■ **GIVEN INSTRUCTION**:
Return every item below verbatim, omitting the pictures.

■ **GIVEN RECORDS**:
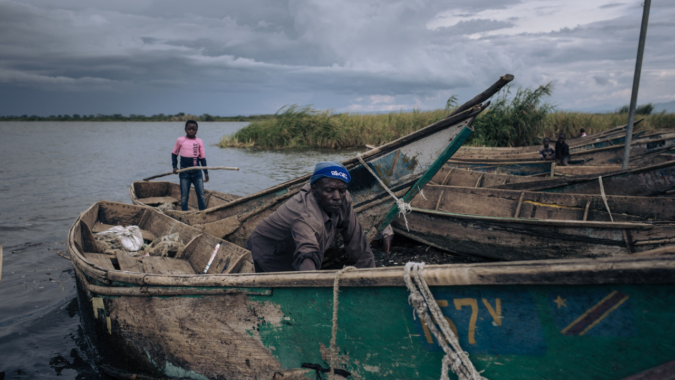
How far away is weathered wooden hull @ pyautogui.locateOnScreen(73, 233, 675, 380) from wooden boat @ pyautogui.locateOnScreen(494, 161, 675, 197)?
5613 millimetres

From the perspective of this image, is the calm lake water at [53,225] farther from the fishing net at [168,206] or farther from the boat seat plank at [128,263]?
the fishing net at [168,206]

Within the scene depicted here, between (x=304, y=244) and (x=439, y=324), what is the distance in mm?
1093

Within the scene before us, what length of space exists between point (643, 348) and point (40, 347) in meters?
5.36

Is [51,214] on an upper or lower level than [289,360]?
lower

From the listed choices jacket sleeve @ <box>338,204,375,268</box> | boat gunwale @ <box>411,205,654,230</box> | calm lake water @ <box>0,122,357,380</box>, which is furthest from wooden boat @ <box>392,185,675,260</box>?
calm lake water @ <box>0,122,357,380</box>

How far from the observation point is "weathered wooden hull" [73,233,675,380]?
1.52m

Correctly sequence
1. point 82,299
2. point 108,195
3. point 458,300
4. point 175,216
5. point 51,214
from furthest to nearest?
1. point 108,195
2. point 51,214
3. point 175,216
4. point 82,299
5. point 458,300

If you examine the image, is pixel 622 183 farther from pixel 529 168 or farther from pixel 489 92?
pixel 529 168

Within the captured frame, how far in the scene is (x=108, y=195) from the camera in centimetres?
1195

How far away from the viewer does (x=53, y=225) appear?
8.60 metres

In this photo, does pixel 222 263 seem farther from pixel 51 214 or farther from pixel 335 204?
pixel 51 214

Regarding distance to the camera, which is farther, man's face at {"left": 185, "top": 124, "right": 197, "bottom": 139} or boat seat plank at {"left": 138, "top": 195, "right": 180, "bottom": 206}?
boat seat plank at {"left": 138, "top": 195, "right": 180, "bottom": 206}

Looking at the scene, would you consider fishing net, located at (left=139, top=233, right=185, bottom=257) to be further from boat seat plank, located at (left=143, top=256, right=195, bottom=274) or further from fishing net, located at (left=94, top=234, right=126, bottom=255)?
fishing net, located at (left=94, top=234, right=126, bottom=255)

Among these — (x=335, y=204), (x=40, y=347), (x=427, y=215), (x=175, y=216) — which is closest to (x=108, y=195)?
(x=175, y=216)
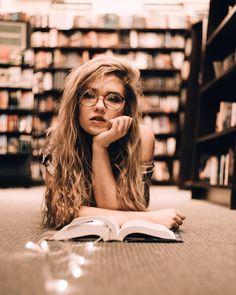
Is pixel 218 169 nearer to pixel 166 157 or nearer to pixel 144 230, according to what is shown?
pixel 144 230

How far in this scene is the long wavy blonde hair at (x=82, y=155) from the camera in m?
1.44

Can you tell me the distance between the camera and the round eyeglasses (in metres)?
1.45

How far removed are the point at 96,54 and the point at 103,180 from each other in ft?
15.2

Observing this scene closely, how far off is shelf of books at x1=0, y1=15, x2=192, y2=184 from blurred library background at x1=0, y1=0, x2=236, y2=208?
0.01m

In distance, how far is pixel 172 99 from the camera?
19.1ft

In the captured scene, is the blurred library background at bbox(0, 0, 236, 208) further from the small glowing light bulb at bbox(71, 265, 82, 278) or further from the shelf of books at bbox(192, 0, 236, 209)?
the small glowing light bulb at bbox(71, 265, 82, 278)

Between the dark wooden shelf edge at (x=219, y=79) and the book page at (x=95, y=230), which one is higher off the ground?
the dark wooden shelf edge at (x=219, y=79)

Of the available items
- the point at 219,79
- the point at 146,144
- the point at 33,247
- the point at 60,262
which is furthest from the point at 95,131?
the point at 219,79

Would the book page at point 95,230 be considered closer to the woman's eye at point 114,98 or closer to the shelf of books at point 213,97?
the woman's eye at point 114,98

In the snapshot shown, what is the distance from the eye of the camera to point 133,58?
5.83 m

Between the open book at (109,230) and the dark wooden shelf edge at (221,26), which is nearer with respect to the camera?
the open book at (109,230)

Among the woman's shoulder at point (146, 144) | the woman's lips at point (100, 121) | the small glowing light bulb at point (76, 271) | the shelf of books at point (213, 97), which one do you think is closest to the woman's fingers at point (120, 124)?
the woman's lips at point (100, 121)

■ **ANSWER**:
How far away is weathered wooden hull @ pyautogui.locateOnScreen(73, 233, 675, 380) from wooden boat @ pyautogui.locateOnScreen(494, 161, 675, 197)?
5613 millimetres

From the perspective of this image, is the calm lake water at [53,225] farther from the fishing net at [168,206] or farther from the boat seat plank at [128,263]?
the fishing net at [168,206]

Within the scene depicted here, between (x=304, y=244) and (x=439, y=324), what is the distance in mm?
1093

Within the scene before us, what length of space exists between point (643, 348) and point (40, 347) in meters?
5.36

Is [51,214] on an upper or lower level than [289,360]?
lower

From the listed choices jacket sleeve @ <box>338,204,375,268</box> | boat gunwale @ <box>411,205,654,230</box> | calm lake water @ <box>0,122,357,380</box>, which is furthest from wooden boat @ <box>392,185,675,260</box>?
calm lake water @ <box>0,122,357,380</box>

How far from the observation point is "weathered wooden hull" [73,233,675,380]?
1.52m

Correctly sequence
1. point 82,299
2. point 108,195
3. point 458,300
4. point 175,216
5. point 51,214
from furthest to nearest?
1. point 108,195
2. point 51,214
3. point 175,216
4. point 82,299
5. point 458,300

If you examine the image, is pixel 622 183 farther from pixel 529 168 or farther from pixel 489 92?
pixel 529 168

Within the captured frame, how far in the scene is (x=108, y=195) from the camera in centimetres?
1195

How far away from the viewer does (x=53, y=225) appear?
8.60 metres

In this photo, does pixel 222 263 seem farther from pixel 51 214 or farther from pixel 335 204?
pixel 51 214

Regarding distance to the camera, which is farther, man's face at {"left": 185, "top": 124, "right": 197, "bottom": 139} or boat seat plank at {"left": 138, "top": 195, "right": 180, "bottom": 206}?
boat seat plank at {"left": 138, "top": 195, "right": 180, "bottom": 206}

Looking at the scene, would you consider fishing net, located at (left=139, top=233, right=185, bottom=257) to be further from boat seat plank, located at (left=143, top=256, right=195, bottom=274) or further from fishing net, located at (left=94, top=234, right=126, bottom=255)?
fishing net, located at (left=94, top=234, right=126, bottom=255)

Among these — (x=335, y=204), (x=40, y=347), (x=427, y=215), (x=175, y=216) — which is closest to (x=108, y=195)?
(x=175, y=216)
Is pixel 218 169 nearer to pixel 166 157 or nearer to pixel 144 230, according to what is shown?
pixel 144 230

How far in this scene is the long wavy blonde hair at (x=82, y=155) from the camera in m?
1.44

Can you tell me the distance between the camera and the round eyeglasses (in metres)?
1.45

How far removed are the point at 96,54 and the point at 103,180 from each other in ft?
15.2

Observing this scene closely, how far off is shelf of books at x1=0, y1=15, x2=192, y2=184 from blurred library background at x1=0, y1=0, x2=236, y2=208?
0.01m

In distance, how far is pixel 172 99 from the camera?
19.1ft

In the captured scene, is the blurred library background at bbox(0, 0, 236, 208) further from the small glowing light bulb at bbox(71, 265, 82, 278) or further from the shelf of books at bbox(192, 0, 236, 209)?
the small glowing light bulb at bbox(71, 265, 82, 278)

Between the dark wooden shelf edge at (x=219, y=79) and the book page at (x=95, y=230), which one is higher off the ground?
the dark wooden shelf edge at (x=219, y=79)

Of the available items
- the point at 219,79
- the point at 146,144
- the point at 33,247
- the point at 60,262
which is furthest from the point at 95,131?
the point at 219,79

Would the book page at point 95,230 be considered closer to the woman's eye at point 114,98 or closer to the shelf of books at point 213,97?
the woman's eye at point 114,98

In the snapshot shown, what is the distance from the eye of the camera to point 133,58?
5.83 m

Between the open book at (109,230) and the dark wooden shelf edge at (221,26), which is nearer with respect to the camera?
the open book at (109,230)

Among the woman's shoulder at point (146, 144) | the woman's lips at point (100, 121) | the small glowing light bulb at point (76, 271) | the shelf of books at point (213, 97), which one do you think is closest to the woman's fingers at point (120, 124)?
the woman's lips at point (100, 121)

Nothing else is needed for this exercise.